### Aim of the exercise
Rewrite the material from the line that has "this 780×411 image." through the line that has "crushed white car [6, 110, 418, 251]", changing "detector" to "scanner" and leaving everything else as it is.

[Items from a labeling collection]
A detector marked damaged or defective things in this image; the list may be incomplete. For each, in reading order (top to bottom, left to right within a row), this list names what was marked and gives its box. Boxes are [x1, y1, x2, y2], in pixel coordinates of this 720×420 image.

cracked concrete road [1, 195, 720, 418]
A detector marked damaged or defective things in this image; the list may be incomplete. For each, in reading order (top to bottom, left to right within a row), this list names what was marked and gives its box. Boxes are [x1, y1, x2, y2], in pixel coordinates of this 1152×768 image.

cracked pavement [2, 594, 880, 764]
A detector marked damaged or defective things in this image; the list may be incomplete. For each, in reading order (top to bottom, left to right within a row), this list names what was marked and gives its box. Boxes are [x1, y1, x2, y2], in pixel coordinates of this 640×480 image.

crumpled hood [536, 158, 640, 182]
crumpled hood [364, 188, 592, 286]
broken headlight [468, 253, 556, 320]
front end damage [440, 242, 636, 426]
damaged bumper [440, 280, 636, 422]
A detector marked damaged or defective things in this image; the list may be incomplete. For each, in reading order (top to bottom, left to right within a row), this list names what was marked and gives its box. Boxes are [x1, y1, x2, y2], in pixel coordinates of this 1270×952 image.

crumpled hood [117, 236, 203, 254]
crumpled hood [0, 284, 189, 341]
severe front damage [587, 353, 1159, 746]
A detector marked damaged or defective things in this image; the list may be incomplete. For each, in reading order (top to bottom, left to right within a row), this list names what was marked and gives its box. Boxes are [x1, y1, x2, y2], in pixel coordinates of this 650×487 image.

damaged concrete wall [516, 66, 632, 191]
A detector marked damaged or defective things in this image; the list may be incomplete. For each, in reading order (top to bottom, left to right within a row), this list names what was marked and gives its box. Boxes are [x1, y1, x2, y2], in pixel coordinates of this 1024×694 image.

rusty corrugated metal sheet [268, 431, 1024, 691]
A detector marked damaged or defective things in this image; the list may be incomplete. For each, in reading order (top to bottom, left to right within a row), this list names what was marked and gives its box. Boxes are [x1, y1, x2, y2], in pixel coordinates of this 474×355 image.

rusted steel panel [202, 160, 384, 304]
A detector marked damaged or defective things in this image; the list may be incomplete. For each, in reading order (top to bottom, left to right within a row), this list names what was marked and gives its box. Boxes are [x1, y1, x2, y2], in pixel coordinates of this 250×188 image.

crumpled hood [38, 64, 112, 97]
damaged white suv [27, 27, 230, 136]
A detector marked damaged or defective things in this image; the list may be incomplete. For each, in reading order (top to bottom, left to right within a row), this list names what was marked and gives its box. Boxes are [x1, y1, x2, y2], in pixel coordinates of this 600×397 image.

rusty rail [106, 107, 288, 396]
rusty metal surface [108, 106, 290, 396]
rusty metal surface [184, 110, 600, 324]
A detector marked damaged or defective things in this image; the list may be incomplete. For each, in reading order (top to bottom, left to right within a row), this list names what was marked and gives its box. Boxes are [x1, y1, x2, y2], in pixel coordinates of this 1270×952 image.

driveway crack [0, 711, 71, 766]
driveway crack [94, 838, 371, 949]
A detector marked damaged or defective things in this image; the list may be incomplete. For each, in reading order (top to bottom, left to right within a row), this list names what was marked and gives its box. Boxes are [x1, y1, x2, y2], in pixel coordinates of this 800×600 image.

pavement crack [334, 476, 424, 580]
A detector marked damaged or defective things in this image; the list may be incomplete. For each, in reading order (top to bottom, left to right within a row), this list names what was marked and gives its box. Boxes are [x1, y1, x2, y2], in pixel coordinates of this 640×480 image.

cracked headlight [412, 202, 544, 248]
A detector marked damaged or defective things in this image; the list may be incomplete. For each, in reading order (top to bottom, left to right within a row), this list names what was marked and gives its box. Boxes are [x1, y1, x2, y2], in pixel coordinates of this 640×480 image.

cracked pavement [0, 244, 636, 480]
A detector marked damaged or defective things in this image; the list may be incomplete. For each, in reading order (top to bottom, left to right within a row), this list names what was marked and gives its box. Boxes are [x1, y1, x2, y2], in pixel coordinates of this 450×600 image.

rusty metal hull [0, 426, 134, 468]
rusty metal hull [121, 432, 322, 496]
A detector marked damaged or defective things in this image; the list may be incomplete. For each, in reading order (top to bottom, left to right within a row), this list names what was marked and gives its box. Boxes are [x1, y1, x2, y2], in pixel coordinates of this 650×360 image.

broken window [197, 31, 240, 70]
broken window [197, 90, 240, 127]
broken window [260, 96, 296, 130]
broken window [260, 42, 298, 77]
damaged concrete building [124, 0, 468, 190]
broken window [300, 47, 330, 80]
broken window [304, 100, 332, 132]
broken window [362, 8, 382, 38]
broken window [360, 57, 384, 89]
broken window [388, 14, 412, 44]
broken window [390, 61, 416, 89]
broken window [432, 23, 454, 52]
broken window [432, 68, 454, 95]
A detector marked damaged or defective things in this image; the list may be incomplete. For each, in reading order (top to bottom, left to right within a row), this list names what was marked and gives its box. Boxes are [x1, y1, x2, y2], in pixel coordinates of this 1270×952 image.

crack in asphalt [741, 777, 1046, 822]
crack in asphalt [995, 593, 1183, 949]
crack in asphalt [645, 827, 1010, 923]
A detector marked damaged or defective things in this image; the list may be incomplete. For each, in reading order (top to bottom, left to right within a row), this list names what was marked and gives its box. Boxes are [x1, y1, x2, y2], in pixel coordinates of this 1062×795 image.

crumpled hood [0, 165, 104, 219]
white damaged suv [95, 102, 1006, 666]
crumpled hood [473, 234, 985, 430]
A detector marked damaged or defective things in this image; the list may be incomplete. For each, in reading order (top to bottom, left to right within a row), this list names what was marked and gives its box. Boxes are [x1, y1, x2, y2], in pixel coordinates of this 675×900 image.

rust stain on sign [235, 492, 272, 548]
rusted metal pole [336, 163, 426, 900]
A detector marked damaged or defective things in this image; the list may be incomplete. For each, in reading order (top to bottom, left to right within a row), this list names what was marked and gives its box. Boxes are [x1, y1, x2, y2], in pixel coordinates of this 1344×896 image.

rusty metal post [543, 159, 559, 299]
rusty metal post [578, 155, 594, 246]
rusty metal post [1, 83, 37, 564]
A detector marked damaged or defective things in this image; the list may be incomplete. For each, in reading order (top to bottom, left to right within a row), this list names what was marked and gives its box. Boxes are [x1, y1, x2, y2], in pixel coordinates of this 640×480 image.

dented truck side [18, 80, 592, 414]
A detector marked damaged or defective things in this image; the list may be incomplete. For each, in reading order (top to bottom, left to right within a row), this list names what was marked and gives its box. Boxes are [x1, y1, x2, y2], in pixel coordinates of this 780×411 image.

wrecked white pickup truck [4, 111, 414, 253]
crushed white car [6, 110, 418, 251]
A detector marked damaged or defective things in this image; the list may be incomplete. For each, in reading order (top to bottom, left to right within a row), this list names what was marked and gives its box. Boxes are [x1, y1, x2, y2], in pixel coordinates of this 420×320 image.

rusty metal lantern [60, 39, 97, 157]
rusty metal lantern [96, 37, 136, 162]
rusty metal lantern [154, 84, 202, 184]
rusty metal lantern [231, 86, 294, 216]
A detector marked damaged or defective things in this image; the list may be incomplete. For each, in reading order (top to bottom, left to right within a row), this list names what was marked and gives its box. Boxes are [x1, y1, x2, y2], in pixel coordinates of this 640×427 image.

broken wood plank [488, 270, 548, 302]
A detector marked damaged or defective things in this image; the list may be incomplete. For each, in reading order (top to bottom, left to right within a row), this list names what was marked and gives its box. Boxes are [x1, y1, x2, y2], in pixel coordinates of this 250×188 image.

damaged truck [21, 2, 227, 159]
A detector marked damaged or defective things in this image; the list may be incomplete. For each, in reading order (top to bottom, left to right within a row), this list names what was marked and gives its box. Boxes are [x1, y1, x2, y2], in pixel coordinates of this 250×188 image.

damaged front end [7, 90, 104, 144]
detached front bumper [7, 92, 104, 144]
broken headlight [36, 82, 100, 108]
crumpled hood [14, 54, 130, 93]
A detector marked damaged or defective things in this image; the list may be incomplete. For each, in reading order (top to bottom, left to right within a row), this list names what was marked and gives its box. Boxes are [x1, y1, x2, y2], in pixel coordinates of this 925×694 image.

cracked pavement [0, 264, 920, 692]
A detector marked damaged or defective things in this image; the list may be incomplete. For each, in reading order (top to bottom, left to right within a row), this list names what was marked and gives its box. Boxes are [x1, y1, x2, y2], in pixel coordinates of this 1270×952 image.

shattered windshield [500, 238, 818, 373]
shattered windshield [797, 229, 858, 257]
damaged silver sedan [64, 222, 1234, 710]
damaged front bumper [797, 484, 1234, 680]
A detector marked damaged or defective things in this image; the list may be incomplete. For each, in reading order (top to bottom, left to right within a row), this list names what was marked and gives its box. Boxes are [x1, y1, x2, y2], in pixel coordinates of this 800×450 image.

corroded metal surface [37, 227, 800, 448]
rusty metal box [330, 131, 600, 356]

### Complete output
A scanner marked damaged or defective things in this image; the list may be incomplete. For each, in reading order (top to bottom, left to right within a row), this list names what was marked and gives its box. Boxes are [x1, y1, x2, y2], in pixel coordinates of this 780×411 image.

wrecked white pickup truck [4, 111, 414, 253]
crushed white car [6, 110, 418, 251]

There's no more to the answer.